[DATA]:
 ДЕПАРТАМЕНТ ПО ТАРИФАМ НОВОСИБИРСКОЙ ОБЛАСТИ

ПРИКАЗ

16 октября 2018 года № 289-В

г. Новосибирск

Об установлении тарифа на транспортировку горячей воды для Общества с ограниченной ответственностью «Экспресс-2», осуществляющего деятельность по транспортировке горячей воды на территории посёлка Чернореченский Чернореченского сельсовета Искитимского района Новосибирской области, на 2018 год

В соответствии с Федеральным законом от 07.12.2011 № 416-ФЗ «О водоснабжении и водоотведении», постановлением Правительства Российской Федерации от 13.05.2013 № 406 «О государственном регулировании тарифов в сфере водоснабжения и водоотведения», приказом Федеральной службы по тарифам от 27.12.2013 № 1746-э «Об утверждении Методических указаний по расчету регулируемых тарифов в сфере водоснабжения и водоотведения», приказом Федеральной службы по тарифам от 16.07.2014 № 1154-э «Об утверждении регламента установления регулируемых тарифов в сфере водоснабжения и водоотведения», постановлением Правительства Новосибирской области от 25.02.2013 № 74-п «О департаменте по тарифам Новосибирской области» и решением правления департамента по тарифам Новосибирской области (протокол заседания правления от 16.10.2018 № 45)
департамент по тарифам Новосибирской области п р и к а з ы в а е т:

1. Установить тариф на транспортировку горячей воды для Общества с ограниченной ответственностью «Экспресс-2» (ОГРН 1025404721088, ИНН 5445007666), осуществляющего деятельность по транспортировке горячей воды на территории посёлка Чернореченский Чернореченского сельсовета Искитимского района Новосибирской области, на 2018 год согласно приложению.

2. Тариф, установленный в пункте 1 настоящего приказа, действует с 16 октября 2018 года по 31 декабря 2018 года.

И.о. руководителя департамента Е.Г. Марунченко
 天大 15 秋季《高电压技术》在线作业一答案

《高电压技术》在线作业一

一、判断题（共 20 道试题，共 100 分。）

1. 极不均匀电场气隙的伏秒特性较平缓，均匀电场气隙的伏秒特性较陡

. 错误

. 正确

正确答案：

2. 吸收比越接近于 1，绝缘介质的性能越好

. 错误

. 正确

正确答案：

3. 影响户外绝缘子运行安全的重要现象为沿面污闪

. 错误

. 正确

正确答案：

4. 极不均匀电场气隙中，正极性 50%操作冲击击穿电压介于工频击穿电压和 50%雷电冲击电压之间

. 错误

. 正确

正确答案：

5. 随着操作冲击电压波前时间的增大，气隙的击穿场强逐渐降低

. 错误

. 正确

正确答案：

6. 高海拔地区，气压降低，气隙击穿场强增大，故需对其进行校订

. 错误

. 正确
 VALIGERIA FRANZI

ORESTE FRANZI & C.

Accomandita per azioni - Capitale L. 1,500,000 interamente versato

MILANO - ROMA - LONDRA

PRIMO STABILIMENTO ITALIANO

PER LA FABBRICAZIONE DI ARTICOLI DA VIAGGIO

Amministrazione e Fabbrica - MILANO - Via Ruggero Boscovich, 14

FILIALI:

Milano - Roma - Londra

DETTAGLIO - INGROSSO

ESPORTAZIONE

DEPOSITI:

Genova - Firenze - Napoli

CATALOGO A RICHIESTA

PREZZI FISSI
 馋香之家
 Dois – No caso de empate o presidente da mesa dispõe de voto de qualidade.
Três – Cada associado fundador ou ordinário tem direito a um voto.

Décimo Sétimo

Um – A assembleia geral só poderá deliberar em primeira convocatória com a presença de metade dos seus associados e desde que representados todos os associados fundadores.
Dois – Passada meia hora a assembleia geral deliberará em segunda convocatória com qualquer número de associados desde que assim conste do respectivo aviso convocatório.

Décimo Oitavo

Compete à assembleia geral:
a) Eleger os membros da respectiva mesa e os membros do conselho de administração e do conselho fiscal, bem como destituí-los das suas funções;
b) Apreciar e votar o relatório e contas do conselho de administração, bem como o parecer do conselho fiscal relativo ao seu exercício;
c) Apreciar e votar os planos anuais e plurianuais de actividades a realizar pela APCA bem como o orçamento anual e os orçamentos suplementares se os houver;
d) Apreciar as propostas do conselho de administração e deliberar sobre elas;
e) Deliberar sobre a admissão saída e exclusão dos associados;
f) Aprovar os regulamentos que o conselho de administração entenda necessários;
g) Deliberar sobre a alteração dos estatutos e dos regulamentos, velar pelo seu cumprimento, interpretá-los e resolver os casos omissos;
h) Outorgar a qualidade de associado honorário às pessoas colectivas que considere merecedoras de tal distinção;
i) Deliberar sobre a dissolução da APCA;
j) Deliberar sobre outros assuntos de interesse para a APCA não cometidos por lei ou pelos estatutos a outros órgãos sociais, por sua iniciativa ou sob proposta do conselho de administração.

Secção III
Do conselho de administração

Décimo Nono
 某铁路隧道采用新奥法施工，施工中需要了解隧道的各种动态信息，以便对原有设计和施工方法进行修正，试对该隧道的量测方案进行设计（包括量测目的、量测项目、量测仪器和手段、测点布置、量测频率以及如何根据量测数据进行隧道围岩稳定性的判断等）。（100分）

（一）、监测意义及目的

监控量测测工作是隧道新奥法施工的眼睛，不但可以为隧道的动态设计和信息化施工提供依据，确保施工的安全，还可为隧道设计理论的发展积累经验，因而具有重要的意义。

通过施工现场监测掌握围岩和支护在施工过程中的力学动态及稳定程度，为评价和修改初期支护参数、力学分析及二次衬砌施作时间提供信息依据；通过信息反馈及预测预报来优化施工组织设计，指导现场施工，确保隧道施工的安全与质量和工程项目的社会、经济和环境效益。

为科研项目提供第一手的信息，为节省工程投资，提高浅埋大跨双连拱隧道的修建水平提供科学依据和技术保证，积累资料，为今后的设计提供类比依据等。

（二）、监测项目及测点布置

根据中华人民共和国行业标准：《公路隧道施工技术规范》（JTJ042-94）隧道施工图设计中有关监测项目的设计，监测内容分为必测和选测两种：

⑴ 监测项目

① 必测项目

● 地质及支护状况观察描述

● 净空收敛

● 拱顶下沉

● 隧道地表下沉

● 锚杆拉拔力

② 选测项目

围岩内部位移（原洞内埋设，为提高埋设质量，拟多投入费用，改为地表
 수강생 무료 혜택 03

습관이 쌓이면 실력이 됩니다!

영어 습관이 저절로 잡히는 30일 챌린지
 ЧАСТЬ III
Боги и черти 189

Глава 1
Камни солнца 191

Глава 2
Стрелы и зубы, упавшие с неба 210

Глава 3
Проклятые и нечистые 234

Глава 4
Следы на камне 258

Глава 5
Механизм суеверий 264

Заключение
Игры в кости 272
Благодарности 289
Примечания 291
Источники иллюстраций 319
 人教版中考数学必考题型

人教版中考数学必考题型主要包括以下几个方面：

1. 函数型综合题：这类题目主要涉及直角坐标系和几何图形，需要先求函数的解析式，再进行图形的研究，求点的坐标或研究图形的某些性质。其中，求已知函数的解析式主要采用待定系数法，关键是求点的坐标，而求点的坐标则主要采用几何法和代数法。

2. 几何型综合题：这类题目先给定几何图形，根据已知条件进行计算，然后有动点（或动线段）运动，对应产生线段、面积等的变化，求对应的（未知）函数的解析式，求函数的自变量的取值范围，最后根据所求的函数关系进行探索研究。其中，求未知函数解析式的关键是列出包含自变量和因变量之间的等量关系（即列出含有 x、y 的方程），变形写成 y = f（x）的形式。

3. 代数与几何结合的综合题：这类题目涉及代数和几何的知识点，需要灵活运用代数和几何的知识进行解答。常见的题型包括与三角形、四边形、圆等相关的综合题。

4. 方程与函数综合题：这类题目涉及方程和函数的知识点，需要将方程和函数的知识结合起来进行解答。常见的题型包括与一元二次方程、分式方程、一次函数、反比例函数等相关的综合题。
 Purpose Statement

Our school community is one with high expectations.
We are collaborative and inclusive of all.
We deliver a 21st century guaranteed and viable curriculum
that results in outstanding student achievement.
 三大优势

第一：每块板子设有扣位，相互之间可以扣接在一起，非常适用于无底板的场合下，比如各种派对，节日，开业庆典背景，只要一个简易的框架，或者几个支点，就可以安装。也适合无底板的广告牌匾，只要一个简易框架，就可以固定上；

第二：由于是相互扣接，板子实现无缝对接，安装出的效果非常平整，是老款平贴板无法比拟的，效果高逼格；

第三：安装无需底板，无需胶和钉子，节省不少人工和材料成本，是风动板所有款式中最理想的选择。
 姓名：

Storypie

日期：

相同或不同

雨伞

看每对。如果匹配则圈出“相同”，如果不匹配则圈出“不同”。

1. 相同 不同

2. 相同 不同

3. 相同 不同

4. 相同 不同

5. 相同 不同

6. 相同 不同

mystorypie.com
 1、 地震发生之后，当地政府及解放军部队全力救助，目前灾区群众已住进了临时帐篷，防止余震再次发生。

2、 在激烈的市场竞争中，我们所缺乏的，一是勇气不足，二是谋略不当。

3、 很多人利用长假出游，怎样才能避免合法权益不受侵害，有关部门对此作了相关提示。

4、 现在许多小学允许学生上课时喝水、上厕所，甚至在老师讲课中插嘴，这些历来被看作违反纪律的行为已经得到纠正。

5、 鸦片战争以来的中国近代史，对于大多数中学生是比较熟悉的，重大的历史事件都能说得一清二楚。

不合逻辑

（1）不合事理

[WHAT IS EXPECTED]: The response must give every line from the material above that holds the string "desde".

[ANSWER]:
Um – A assembleia geral só poderá deliberar em primeira convocatória com a presença de metade dos seus associados e desde que representados todos os associados fundadores.
Dois – Passada meia hora a assembleia geral deliberará em segunda convocatória com qualquer número de associados desde que assim conste do respectivo aviso convocatório.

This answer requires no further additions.